> Source extract:

2000 BASM annual congress
The 2000 BASM annual congress will take place at the Stakis Puckrup Hall Hotel in Tewkesbury from 3–5 November. Norbert Baachl (Austria), President of the European Federation of Sports Medicine, will give the opening address. His presentations will be entitled “Muscular conditioning during space station MIR flight” and “Health enhancing physical activity—an upgrowing challenge for sports medicine”. Once again there will be an Advanced Medical Education session and a meeting of the British Olympic Association, together with the academic papers and poster session and presentation of the Aircast Prize. The meeting will be slightly shorter than usual because of the proximity of the Olympics and the involvement of so many BASM members with the Olympic teams. Further details of the congress are available from Dr Clive Monkley, Ridgeway House, Ridgeway Cross, Cradley, Worcestershire WR13 5JJ.
New Medical Advisor to the National Sports Medicine Institute
Dr Nick Webborn has been appointed as Medical Advisor to the National Sports Medicine Institute. Nick is a keen researcher with a particular interest in general practice based exercise promotion schemes. He has travelled with many teams of both able bodied and disabled athletes and is director of a sports medicine clinic in Brighton. Well known in academic circles, he has lectured and published widely.
Institute of Sports Medicine presentation ceremony
The Institute of Sports Medicine held their presentation ceremony and lecture at the House of Lords recently. This was a very popular occasion and venue, with a large and appreciative audience. Mr Barry Jackson, President of the Royal College of Surgeons of England, was the guest of honour. Professor Angus Wallace gave the Fellows lecture entitled “Why do our top athletes seek their medical treatment abroad”, a topic that provoked a fascinating discussion. The Duke of Edinburgh Prize for Sports Medicine was awarded to Professor Mike Garraway for his work on the epidemiology of injuries in Rugby Union. The new fellows were Mr Basil Helal, Mr Myles Gibson, and Dr Malcolm Read.

> Activity list:
[1] For each statement, say whether it agrees with the sports medicine news items. Answer yes or no and quote the words of the news items that decide it. (a) The 2000 BASM annual congress is held in Tewkesbury from 3–5 November. (b) Dr Nick Webborn directs a sports medicine clinic in London. (c) Professor Angus Wallace received the Duke of Edinburgh Prize for Sports Medicine.
[2] According to the sports medicine news items, who was the guest of honour at the Institute of Sports Medicine presentation ceremony?
These lines have no connection to the sports medicine news items.

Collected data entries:
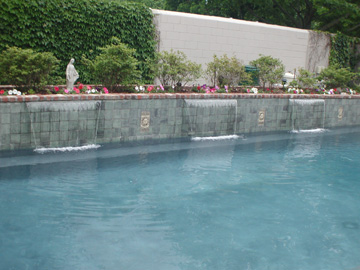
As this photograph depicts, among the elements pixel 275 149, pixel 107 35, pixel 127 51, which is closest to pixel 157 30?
pixel 107 35

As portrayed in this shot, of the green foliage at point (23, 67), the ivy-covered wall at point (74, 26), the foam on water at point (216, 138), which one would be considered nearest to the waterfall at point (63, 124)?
the green foliage at point (23, 67)

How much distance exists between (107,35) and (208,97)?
394 cm

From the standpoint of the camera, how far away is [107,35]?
11953mm

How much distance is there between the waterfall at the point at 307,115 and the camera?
11.8 metres

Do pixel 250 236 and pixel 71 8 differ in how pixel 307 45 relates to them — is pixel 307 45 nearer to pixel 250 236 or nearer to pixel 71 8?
pixel 71 8

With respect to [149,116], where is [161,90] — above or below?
above

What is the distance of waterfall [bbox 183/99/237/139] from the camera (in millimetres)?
9758

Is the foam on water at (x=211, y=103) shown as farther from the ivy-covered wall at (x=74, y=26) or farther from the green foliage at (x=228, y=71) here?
the ivy-covered wall at (x=74, y=26)

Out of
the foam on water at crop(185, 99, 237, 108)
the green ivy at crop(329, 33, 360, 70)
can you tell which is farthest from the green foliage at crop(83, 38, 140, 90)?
the green ivy at crop(329, 33, 360, 70)

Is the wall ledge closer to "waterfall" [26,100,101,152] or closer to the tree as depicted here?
"waterfall" [26,100,101,152]

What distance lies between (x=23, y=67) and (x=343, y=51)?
15425 millimetres

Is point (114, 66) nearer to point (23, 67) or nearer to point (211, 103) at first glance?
point (23, 67)

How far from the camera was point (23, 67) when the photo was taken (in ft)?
27.7

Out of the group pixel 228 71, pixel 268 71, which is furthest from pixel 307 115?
pixel 228 71
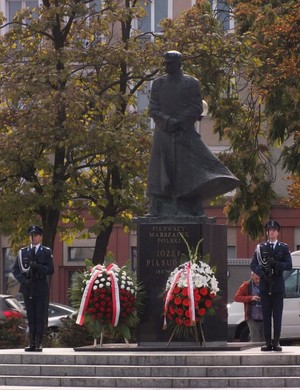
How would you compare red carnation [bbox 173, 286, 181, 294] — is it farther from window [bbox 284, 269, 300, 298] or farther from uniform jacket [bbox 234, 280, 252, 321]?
window [bbox 284, 269, 300, 298]

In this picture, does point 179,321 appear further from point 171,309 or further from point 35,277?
point 35,277

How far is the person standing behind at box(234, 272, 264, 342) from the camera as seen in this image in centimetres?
2570

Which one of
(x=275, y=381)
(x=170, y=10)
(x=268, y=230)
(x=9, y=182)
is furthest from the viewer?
(x=170, y=10)

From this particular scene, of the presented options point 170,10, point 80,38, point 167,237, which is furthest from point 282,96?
point 170,10

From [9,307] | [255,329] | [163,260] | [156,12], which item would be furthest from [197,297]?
[156,12]

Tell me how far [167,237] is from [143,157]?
10542 millimetres

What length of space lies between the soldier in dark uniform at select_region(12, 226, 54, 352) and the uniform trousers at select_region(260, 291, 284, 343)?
3197 mm

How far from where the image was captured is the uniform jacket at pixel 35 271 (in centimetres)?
2288

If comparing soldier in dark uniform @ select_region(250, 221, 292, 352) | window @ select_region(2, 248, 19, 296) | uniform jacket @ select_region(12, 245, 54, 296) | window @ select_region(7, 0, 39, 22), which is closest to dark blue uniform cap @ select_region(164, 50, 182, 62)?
soldier in dark uniform @ select_region(250, 221, 292, 352)

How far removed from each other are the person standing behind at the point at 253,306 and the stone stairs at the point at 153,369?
3.90 metres

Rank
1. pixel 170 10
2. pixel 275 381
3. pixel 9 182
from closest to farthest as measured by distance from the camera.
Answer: pixel 275 381
pixel 9 182
pixel 170 10

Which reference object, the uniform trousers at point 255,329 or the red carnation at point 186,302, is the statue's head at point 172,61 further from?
the uniform trousers at point 255,329

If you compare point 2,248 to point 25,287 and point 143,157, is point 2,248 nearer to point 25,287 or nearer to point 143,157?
point 143,157

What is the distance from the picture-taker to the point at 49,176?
114 ft
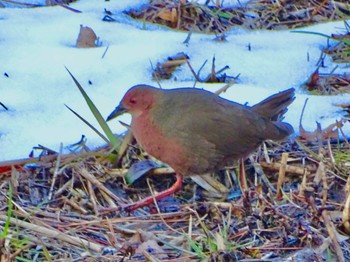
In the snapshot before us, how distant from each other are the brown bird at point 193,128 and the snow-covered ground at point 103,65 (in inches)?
15.8

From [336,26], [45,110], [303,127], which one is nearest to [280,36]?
[336,26]

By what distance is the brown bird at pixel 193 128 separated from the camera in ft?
15.7

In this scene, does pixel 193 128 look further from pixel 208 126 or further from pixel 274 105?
pixel 274 105

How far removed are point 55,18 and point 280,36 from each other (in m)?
1.59

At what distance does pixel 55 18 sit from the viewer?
22.3ft

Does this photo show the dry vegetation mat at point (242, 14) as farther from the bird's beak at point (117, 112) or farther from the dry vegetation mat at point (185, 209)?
the bird's beak at point (117, 112)

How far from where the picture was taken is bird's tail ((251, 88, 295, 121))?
5.17 m

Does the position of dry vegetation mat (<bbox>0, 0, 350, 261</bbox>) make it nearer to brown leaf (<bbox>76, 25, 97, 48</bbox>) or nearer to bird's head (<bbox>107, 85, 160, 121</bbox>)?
bird's head (<bbox>107, 85, 160, 121</bbox>)

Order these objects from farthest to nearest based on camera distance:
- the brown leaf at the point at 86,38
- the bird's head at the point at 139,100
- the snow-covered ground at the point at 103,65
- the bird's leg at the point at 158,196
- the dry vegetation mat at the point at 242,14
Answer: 1. the dry vegetation mat at the point at 242,14
2. the brown leaf at the point at 86,38
3. the snow-covered ground at the point at 103,65
4. the bird's head at the point at 139,100
5. the bird's leg at the point at 158,196

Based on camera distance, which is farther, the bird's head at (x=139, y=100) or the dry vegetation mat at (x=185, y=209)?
the bird's head at (x=139, y=100)

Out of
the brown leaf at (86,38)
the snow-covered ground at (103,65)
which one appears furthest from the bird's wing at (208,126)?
the brown leaf at (86,38)

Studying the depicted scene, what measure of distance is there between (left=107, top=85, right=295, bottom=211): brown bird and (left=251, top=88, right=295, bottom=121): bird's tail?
7 cm

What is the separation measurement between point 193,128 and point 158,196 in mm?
409

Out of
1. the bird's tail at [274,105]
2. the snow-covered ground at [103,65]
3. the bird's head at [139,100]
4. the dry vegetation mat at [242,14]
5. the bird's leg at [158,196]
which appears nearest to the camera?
the bird's leg at [158,196]
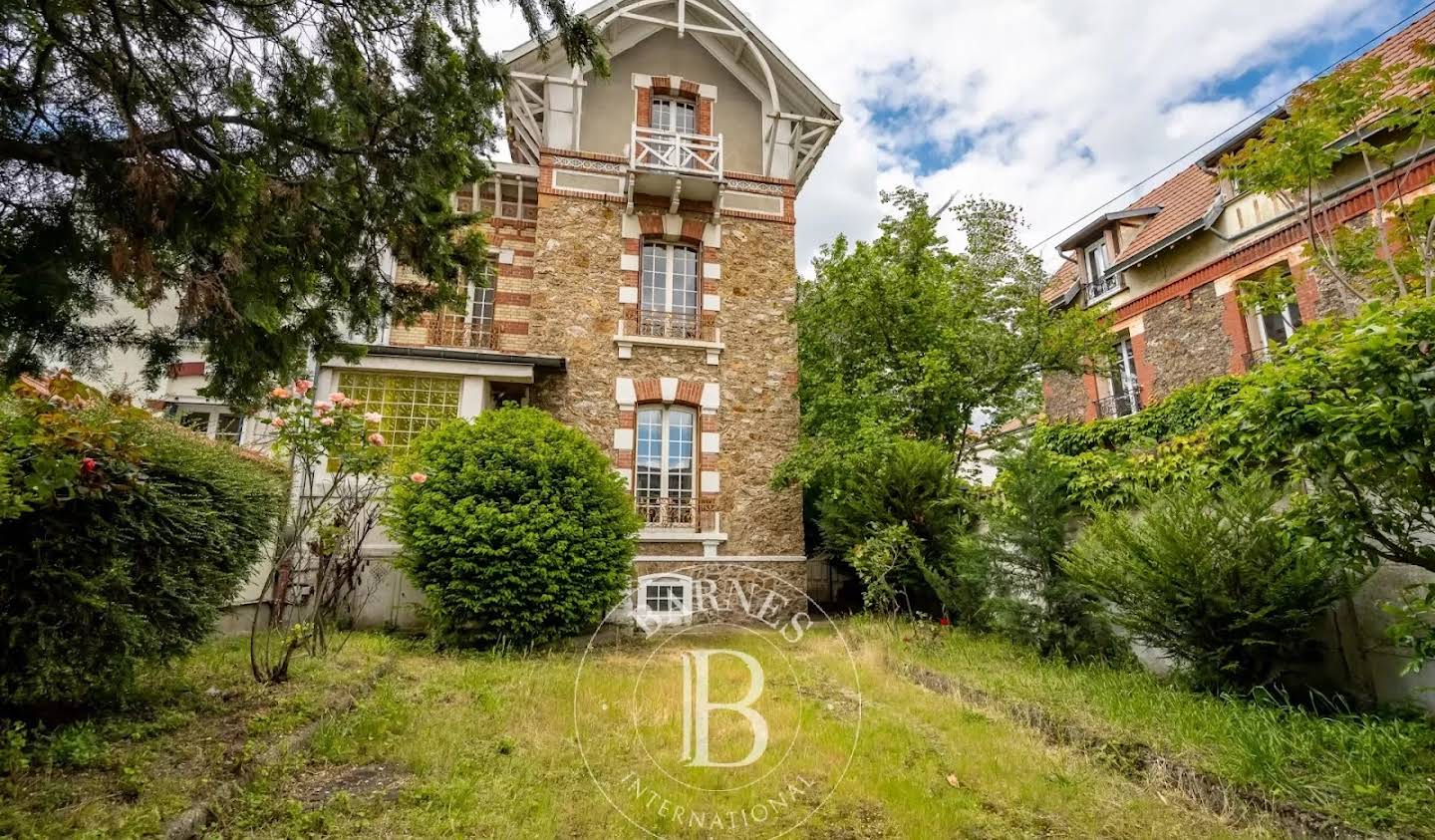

> Answers for each item:
[1]
(a) Yes: "will take place at the Stakis Puckrup Hall Hotel in Tewkesbury from 3–5 November"
(b) No: "is director of a sports medicine clinic in Brighton"
(c) No: "The Duke of Edinburgh Prize for Sports Medicine was awarded to Professor Mike Garraway"

[2] Mr Barry Jackson, President of the Royal College of Surgeons of England.